» **Task description**
Give back the material that follows, identical in every line.

##### Available data #####

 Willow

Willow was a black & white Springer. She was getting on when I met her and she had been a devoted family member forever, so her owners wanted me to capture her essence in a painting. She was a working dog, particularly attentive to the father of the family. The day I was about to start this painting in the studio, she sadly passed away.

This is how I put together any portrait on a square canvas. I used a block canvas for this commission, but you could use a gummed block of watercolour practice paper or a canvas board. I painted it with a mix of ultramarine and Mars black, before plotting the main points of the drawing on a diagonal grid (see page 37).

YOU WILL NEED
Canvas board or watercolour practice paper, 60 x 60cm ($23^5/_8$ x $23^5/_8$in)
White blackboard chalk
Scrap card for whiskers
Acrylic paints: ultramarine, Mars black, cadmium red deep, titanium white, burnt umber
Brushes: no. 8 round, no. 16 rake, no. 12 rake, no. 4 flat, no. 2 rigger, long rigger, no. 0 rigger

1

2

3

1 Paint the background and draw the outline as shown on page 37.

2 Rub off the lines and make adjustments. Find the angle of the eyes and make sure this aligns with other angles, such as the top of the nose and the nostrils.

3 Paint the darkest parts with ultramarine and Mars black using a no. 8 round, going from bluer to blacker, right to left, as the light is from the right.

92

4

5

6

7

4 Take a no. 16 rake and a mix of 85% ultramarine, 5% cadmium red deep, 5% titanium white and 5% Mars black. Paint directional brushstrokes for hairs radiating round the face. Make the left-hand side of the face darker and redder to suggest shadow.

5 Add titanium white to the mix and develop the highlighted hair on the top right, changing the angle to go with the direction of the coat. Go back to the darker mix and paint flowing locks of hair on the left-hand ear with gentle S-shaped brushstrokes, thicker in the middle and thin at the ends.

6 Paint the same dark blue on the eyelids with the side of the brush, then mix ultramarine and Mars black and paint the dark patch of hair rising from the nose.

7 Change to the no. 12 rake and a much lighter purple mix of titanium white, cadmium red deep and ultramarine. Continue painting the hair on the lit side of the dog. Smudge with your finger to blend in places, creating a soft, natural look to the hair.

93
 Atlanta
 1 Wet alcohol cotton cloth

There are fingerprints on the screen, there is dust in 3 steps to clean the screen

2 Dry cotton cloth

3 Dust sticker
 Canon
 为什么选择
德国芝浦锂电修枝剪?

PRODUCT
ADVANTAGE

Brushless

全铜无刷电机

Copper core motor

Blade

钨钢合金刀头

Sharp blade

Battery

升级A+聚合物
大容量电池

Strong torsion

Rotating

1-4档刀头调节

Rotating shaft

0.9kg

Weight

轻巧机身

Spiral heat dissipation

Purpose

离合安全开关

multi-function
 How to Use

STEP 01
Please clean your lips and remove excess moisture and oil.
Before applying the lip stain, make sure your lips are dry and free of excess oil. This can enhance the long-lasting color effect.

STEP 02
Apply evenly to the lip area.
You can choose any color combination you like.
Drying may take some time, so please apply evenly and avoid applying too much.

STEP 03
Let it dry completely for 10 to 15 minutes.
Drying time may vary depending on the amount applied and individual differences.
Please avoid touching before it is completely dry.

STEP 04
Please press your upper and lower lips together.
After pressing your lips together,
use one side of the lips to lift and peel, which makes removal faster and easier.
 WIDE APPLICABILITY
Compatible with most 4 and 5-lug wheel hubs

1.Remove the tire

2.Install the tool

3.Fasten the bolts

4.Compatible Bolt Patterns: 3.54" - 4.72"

#####

» **Answer to this problem**
 Willow

Willow was a black & white Springer. She was getting on when I met her and she had been a devoted family member forever, so her owners wanted me to capture her essence in a painting. She was a working dog, particularly attentive to the father of the family. The day I was about to start this painting in the studio, she sadly passed away.

This is how I put together any portrait on a square canvas. I used a block canvas for this commission, but you could use a gummed block of watercolour practice paper or a canvas board. I painted it with a mix of ultramarine and Mars black, before plotting the main points of the drawing on a diagonal grid (see page 37).

YOU WILL NEED
Canvas board or watercolour practice paper, 60 x 60cm ($23^5/_8$ x $23^5/_8$in)
White blackboard chalk
Scrap card for whiskers
Acrylic paints: ultramarine, Mars black, cadmium red deep, titanium white, burnt umber
Brushes: no. 8 round, no. 16 rake, no. 12 rake, no. 4 flat, no. 2 rigger, long rigger, no. 0 rigger

1

2

3

1 Paint the background and draw the outline as shown on page 37.

2 Rub off the lines and make adjustments. Find the angle of the eyes and make sure this aligns with other angles, such as the top of the nose and the nostrils.

3 Paint the darkest parts with ultramarine and Mars black using a no. 8 round, going from bluer to blacker, right to left, as the light is from the right.

92

4

5

6

7

4 Take a no. 16 rake and a mix of 85% ultramarine, 5% cadmium red deep, 5% titanium white and 5% Mars black. Paint directional brushstrokes for hairs radiating round the face. Make the left-hand side of the face darker and redder to suggest shadow.

5 Add titanium white to the mix and develop the highlighted hair on the top right, changing the angle to go with the direction of the coat. Go back to the darker mix and paint flowing locks of hair on the left-hand ear with gentle S-shaped brushstrokes, thicker in the middle and thin at the ends.

6 Paint the same dark blue on the eyelids with the side of the brush, then mix ultramarine and Mars black and paint the dark patch of hair rising from the nose.

7 Change to the no. 12 rake and a much lighter purple mix of titanium white, cadmium red deep and ultramarine. Continue painting the hair on the lit side of the dog. Smudge with your finger to blend in places, creating a soft, natural look to the hair.

93
 Atlanta
 1 Wet alcohol cotton cloth

There are fingerprints on the screen, there is dust in 3 steps to clean the screen

2 Dry cotton cloth

3 Dust sticker
 Canon
 为什么选择
德国芝浦锂电修枝剪?

PRODUCT
ADVANTAGE

Brushless

全铜无刷电机

Copper core motor

Blade

钨钢合金刀头

Sharp blade

Battery

升级A+聚合物
大容量电池

Strong torsion

Rotating

1-4档刀头调节

Rotating shaft

0.9kg

Weight

轻巧机身

Spiral heat dissipation

Purpose

离合安全开关

multi-function
 How to Use

STEP 01
Please clean your lips and remove excess moisture and oil.
Before applying the lip stain, make sure your lips are dry and free of excess oil. This can enhance the long-lasting color effect.

STEP 02
Apply evenly to the lip area.
You can choose any color combination you like.
Drying may take some time, so please apply evenly and avoid applying too much.

STEP 03
Let it dry completely for 10 to 15 minutes.
Drying time may vary depending on the amount applied and individual differences.
Please avoid touching before it is completely dry.

STEP 04
Please press your upper and lower lips together.
After pressing your lips together,
use one side of the lips to lift and peel, which makes removal faster and easier.
 WIDE APPLICABILITY
Compatible with most 4 and 5-lug wheel hubs

1.Remove the tire

2.Install the tool

3.Fasten the bolts

4.Compatible Bolt Patterns: 3.54" - 4.72"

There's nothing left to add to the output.